In order to provide comparative historical returns, the managers’ return of their Halliburton Trust account is shown. If the Halliburton Trust had not employed a manager for the periods presented, the firm’s composite account return was added. All rates of return are net of expenses. Your rate of return may vary depending on your account activity (e.g., contributions, withdrawals, transfers, loans, etc.) and your plan’s administration expenses.

To help you better understand how your funds are performing, the funds are compared with composite returns or with appropriate indexes. The composites are created by blending together index returns in proportion to the investment policy of each fund (see chart). Because there are no indices comparable to the Stable Value Premixed Portfolio’s investments, we compare its return with money market funds tracked by iMoneyNet.

Performance data represents past performance; no assurance can be made regarding future results.

Index Definitions*

iMoneyNet Money Market Fund Average is an index of over 700 money market funds.

Lehman Aggregate Bond Index is an index of U.S. bonds, including government, corporate, mortgage-backed and asset-backed securities.

Merrill Lynch High Yield Bond Index is an index of U.S. corporate bonds that are rated less than investment grade but are not in default.

MSCI (Morgan Stanley Capital International) All Country World Index (ACWI) ex. U.S. is an index of non-U.S. stock securities listed on the stock exchanges of developed and emerging markets.

MSCI EAFE Index is an index of non-U.S. equity securities listed on the stock exchanges of Europe, Australasia and the Far East.

MSCI Emerging Market Free Index is an index of non-U.S. stocks traded in emerging markets.

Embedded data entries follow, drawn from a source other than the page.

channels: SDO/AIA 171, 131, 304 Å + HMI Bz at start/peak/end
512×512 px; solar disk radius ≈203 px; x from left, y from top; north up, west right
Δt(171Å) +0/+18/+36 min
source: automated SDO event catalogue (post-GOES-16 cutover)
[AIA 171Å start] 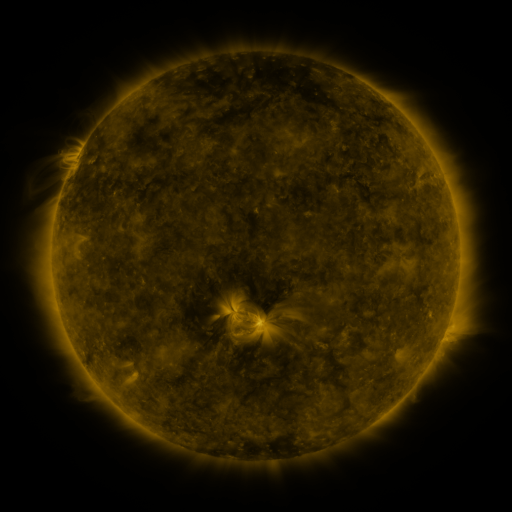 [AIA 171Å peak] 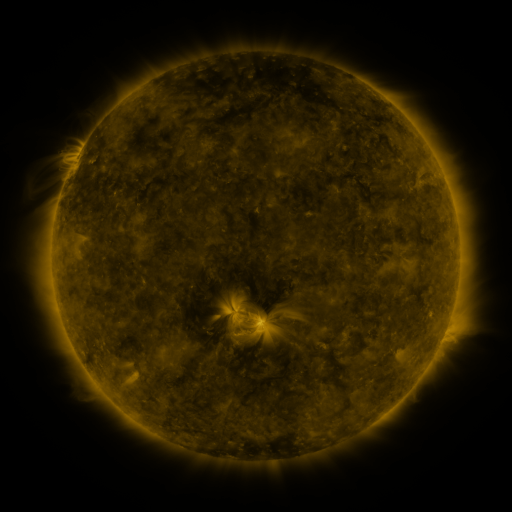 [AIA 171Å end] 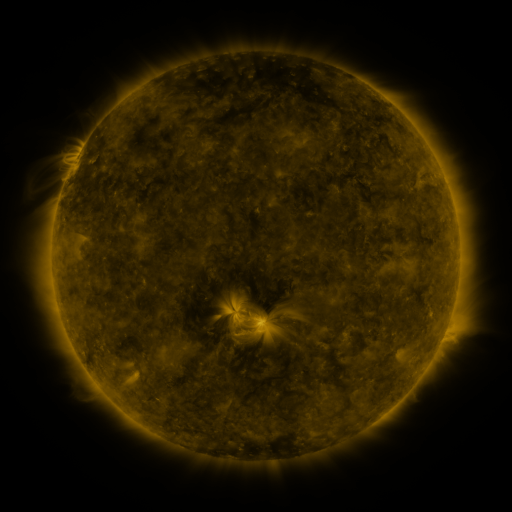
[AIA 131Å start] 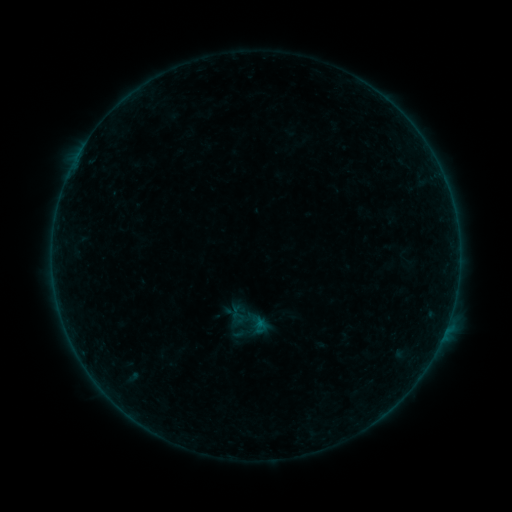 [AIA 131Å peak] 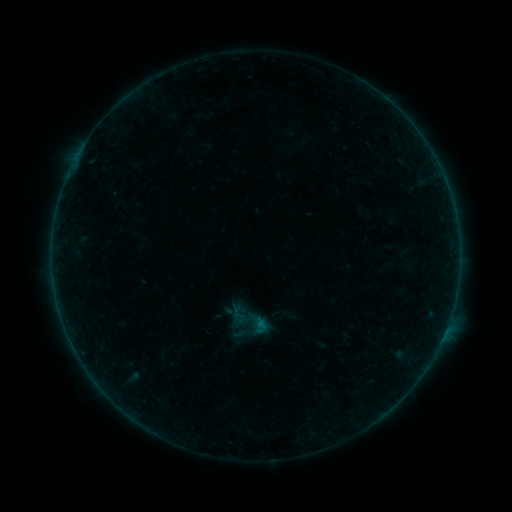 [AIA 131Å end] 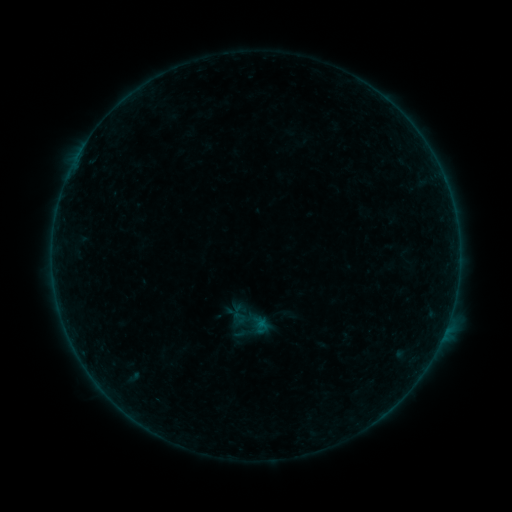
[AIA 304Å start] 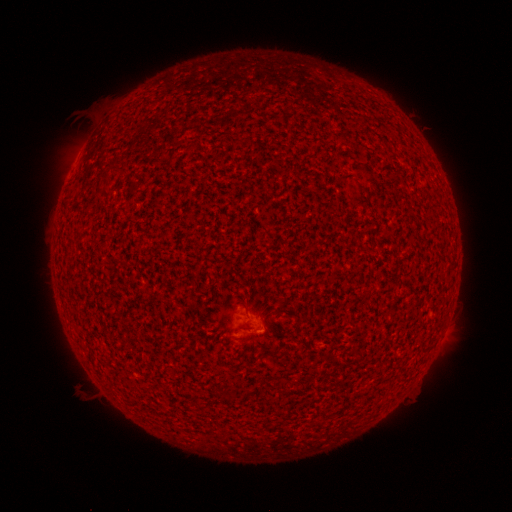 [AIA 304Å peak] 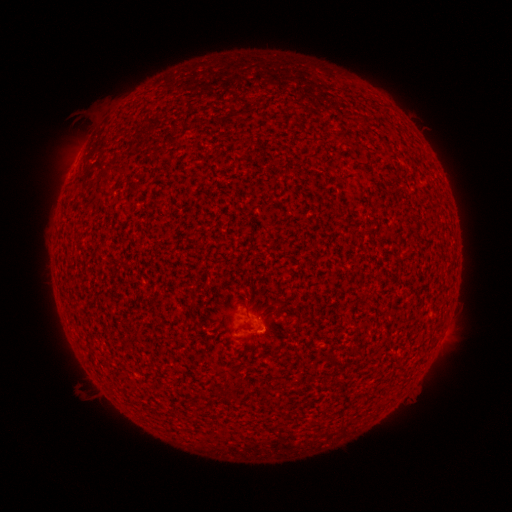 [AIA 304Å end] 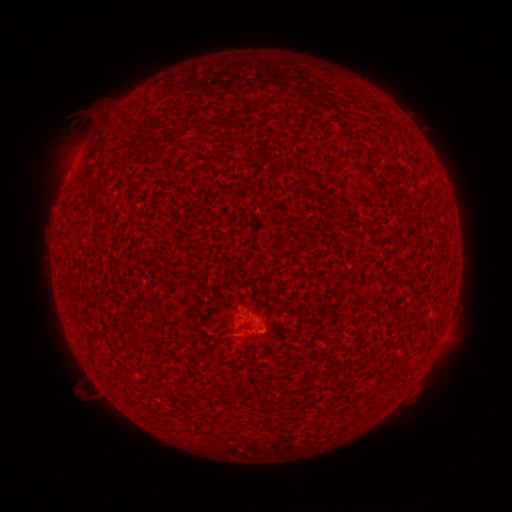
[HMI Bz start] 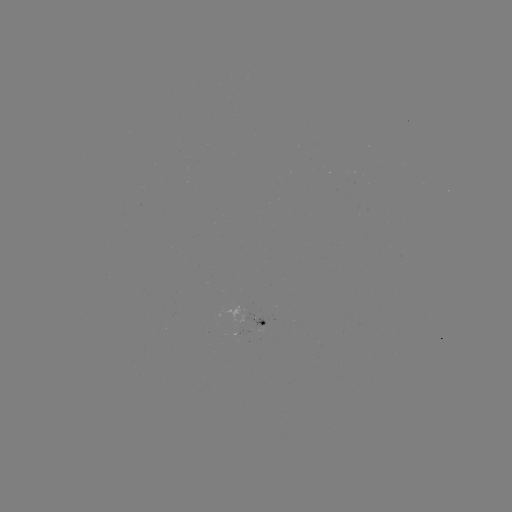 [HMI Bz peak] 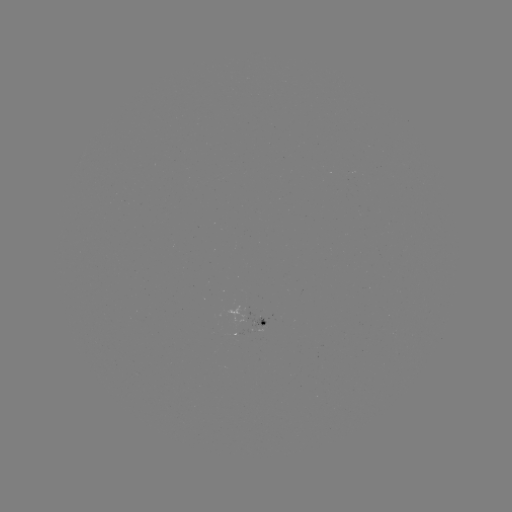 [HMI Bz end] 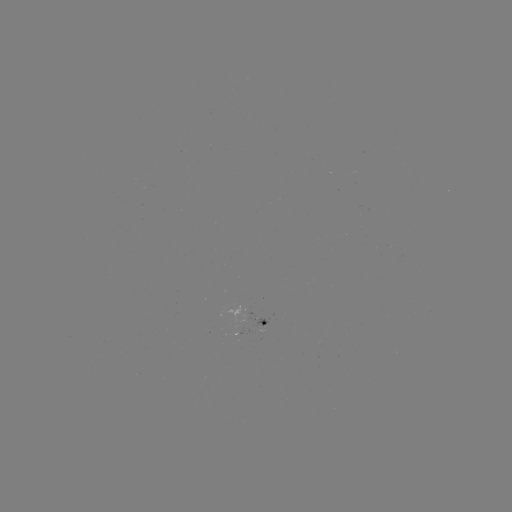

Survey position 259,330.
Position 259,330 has A5.0 flare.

Russell 1000 Growth Index focuses on the 1,000 largest companies in the Russell 3000 Index that have lower dividend yields and above-average growth rates.

Russell 1000 Value Index focuses on the 1,000 largest companies in the Russell 3000 Index that have higher dividend yields and below-average growth rates.

Russell 2000 Index measures the performance of the 2,000 smallest companies in the Russell 3000 Index.

Russell 3000 Index measures the performance of the 3,000 largest U.S. companies based on total market capitalization. It is used as a general measure of U.S. stock market performance.

Standard & Poor’s 500 Index is a popular standard for measuring large-cap U.S. stock market performance. The index includes a representative sample of 500 leading companies in prominent industries.

Standard & Poor’s MidCap 400 Index is a popular standard for measuring mid-cap U.S. stock market performance. The index includes a representative sample of 400 leading companies in prominent industries with a market capitalization of approximately $1 – $4 billion.

* You cannot invest in any of these indices. Fund holdings will differ from index holdings.